Ephraim has surrounded me with lies, the house of Israel with deceit. And Judah is unruly against God, even against the faithful Holy One.
Ephraim surrounds Me with lies And the house of Israel with deceit; Judah is also unruly against God, Even against the Holy One who is faithful.
Israel surrounds me with lies and deceit, but Judah still walks with God and is faithful to the Holy One.
Ephraim tells lies right and left. Not a word of Israel can be trusted. Judah, meanwhile, is no better, addicted to cheap gods.
The deceit of Ephraim and the false words of Israel are about me on every side. …
Ephraim has surrounded me with lies, and the house of Israel with deceit; but Judah still walks with God, and is faithful to the Holy One.
"Ephraim has encircled Me with lies, And the house of Israel with deceit; But Judah still walks with God, Even with the Holy One who is faithful.
|NET © [draft] ITL|
|NET © Notes||
1 sn Beginning with 11:12, the verse numbers through 12:14 in the English Bible differ by one from the verse numbers in the Hebrew text (BHS), with 11:12 ET = 12:1 HT, 12:1 ET = 12:2 HT, etc., through 12:14 ET = 12:15 HT. From 13:1 to 13:16 the verse numbers in the English Bible and the Hebrew Bible are again the same.
2 tn The phrase “has surrounded me” is not repeated in the Hebrew text here, but is implied by the parallelism in the preceding line.
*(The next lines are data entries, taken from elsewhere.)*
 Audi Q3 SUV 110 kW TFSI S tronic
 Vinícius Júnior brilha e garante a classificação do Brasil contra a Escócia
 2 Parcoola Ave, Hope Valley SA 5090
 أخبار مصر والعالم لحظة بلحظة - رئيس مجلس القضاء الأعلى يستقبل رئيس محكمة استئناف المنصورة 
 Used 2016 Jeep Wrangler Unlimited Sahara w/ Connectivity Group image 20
It is supplied in the translation for stylistic reasons, smoothness, and readability.
3 tn The verb רוּד (rud, “to roam about freely”) is used in a concrete sense to refer to someone wandering restlessly and roaming back and forth (BDB 923 s.v. רוּד; Judg 11:37). Here, it is used figuratively, possibly with positive connotations, as indicated by the preposition עִם (’im, “with”), to indicate accompaniment: “but Judah still goes about with God” (HALOT 1194 s.v. רוד). Some English versions render it positively: “Judah still walks with God” (RSV, NRSV); “Judah is restive under God” (REB); “but Judah stands firm with God” (NJPS); “but Judah yet ruleth with God” (KJV, ASV). Other English versions adopt the negative connotation “to wander restlessly” and nuance עִם in an adversative sense (“against”): “Judah is still rebellious against God” (NAB), “Judah is unruly against God” (NIV), and “the people of Judah are still rebelling against me” (TEV).